Des exportations toujours scandaleuses

Cette année encore, la Suisse a tiré profit du commerce de guerre et l’industrie de l’armement annonçait déjà en septembre un chiffre d’affaires de plus de 500 millions. Parmi les pays de destination se trouvent des Etats qui n’ont aucunement honte des violations des droits humains qui sont commis sur leur sol. La situation n’est toutefois pas désespérée, car nous avons pu fêter un succès cette année. 

Le monde est sens dessus dessous. Cette phrase est particulièrement vraie en temps de pandémie. Beaucoup de personnes ont peur pour leur avenir et leur subsistance et chaque pays fait face aux mêmes défis. Mais au lieu de traverser cette période difficile ensemble, la lutte des classes et surtout les conflits armés s’accentuent. Et tandis qu’une grande partie de la population est angoissée, les expert.es tablent sur une année boursière réussie. Les statistiques d’ex­portations d’armes durant cette année de crise sanitaire sont elles aussi présentées avec fierté. Les munitions et les chars figurent en tête des listes d’exportation. Ajoutons que les quatre critères suivants doivent être respectés pour tout pays important des armes depuis la Suisse : 

•      Les armes doivent servir au maintien de la paix, de la sécurité internationale et de la stabilité régionale, 

• les droits humains doivent être respectés dans le pays de destination et l’on ne doit pays y trouver pas d’enfants-soldats,

• la Suisse déploie des efforts dans le domaine de la coopération au développement ; en particulier le pays de destination peut figurer parmi les pays les moins avancés sur la liste en vigueur des pays bénéficiaires de l’aide publique au développement établie par le Comité d’aide au développement de l’OCDE,

• le pays de destination doit respecter la communauté internationale, notamment sous l’angle du respect du droit international public.

De plus, la conduite adoptée par les pays qui, comme la Suisse, sont affiliés aux régimes internationaux de contrôle des exportations est prise en compte (source : SECO).

Malgré ces critères, 55 pays ont reçu des armes au cours des trois premières trimestres 2021, générant une recette d’environ 503 millions de francs. Ce montant n’est que légèrement plus bas que celui de l’année record 2020. Surtout durant une pandémie, cette situation est tout bonnement inacceptable. L’un des plus gros importateurs de matériel de guerre suisse est l’Arabie Saoudite (30 millions au total) et ce bien que les conventions des droits de l’homme y soient ouvertement bafoués. En effet, le royaume procède toujours à des décapitations et des châtiment corporels. La crédibilité de la Suisse s’effrite également au vu des exportations vers les Émirats Arabes Unis. Il devient ainsi de plus en plus probable que des armes suisses sont utilisées dans la guerre au Yémen.

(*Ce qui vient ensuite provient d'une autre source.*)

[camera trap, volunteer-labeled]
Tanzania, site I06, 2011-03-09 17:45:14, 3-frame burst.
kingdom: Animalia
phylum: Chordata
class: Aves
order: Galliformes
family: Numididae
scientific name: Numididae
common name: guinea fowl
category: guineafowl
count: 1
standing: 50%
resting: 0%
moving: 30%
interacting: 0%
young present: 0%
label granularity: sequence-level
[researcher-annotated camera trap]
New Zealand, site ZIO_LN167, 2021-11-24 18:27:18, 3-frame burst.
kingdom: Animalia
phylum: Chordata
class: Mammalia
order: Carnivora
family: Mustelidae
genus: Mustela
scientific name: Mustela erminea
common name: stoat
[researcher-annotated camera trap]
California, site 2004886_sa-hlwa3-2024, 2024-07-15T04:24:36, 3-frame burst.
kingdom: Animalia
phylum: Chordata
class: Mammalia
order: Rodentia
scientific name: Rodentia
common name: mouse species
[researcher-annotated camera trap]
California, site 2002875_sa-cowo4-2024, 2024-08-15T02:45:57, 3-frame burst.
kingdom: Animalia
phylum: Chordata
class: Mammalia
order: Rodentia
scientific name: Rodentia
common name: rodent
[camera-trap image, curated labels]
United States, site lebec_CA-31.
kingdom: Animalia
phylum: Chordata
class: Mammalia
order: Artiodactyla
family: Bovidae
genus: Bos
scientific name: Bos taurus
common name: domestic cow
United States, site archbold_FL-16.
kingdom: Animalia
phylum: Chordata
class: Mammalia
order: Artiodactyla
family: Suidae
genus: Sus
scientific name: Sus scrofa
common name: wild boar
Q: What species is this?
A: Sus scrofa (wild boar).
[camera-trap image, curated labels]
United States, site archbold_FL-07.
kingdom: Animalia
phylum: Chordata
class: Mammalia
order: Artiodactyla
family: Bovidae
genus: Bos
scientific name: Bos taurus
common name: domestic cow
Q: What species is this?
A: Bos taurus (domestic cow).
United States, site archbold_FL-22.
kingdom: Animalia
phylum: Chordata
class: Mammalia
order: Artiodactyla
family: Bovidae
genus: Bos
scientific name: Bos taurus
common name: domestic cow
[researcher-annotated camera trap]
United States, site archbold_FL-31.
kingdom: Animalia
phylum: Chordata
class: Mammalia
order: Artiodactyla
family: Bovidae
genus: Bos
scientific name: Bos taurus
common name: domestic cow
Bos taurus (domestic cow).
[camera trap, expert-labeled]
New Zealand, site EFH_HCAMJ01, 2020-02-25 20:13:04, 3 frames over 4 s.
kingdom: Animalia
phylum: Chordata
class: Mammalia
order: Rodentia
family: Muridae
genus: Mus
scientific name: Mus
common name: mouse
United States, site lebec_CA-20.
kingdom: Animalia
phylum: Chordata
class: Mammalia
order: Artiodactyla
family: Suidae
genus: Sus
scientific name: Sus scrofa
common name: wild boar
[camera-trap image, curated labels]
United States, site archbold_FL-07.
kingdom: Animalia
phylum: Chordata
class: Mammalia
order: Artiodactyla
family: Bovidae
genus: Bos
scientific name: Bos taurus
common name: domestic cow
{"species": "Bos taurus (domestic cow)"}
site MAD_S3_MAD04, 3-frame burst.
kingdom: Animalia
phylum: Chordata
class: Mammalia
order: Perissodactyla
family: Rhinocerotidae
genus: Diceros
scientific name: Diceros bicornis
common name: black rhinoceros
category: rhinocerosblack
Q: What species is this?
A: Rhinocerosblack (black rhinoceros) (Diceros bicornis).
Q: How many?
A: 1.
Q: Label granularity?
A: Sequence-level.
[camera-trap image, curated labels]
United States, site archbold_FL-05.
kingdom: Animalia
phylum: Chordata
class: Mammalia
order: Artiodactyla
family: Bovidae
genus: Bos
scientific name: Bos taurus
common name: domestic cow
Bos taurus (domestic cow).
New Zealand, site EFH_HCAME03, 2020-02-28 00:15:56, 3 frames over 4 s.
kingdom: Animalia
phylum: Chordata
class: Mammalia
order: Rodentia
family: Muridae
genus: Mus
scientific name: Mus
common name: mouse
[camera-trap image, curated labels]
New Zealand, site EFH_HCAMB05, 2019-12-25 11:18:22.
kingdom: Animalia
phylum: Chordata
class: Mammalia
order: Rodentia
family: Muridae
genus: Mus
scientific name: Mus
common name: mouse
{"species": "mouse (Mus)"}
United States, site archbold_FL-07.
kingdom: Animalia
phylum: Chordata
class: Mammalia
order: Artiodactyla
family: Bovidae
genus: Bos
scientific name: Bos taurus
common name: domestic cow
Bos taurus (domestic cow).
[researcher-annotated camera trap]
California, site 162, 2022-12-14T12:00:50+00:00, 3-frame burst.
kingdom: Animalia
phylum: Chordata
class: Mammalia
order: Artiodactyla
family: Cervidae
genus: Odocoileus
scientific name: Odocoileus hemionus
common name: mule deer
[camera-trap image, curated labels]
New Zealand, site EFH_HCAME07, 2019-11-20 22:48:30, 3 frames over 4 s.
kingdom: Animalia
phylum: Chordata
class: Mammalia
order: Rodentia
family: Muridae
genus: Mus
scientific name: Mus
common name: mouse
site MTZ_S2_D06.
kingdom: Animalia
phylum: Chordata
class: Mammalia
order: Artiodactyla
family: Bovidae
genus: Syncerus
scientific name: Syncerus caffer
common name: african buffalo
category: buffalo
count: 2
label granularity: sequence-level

Le troisième plus gros importateur sont les États-Unis. Ceux-ci s’immiscent depuis des années dans des guerres et ont fait un grand nombre de victimes, quel que soit le motif. La prétendue neutralité de la Suisse ressemble de plus en plus à u prétexte pour tirer profit des guerres et des conflits, ainsi que pour faire avancer la militarisation. 

En 2018, nous avions lancé l’initiative correctrice pour mettre fin à cette situation et pour garantir le respect d’au moins quelques normes éthiques. Le but était d’interdire définitivement les exportations vers les pays en guerre civile ou vers les États qui violent gravement et systématiquement les droits humains. Le Conseil fédéral a présenté un contre-projet indirect qui reprenait un grand nombre de revendications de l’initiative. Après que le contre-projet a été accepté par le Parlement, l’initiative a pu être retirée. Espérons que les nouvelles réglementations se feront sentir sur le marché et que de telles exportations seront enfin interdites.

Au niveau mondial, les exportations d’armes sont restées stables entre les périodes de 2016 à 2020 et de 2011 à 2015. C’est la première fois depuis la période de 2001 à 2005 que les chiffres n’ont pas augmenté. Les rapports de force ont toutefois changé. Tandis que les exportations venant de la Russie et la Chine ont fortement reculé, l’Allemagne, la France et les États-Unis se sont imposés dans ce domaine. Les pays de destination se trouvent surtout sur le continent asiatique. Les États-Unis ont livré le quart de leur matériel de guerre exporté à l’Arabie Saoudite. En France enfin, la vente d’armes à l’Inde, à l’Égypte et au Qatar représentent 59% du volume total d’exportations.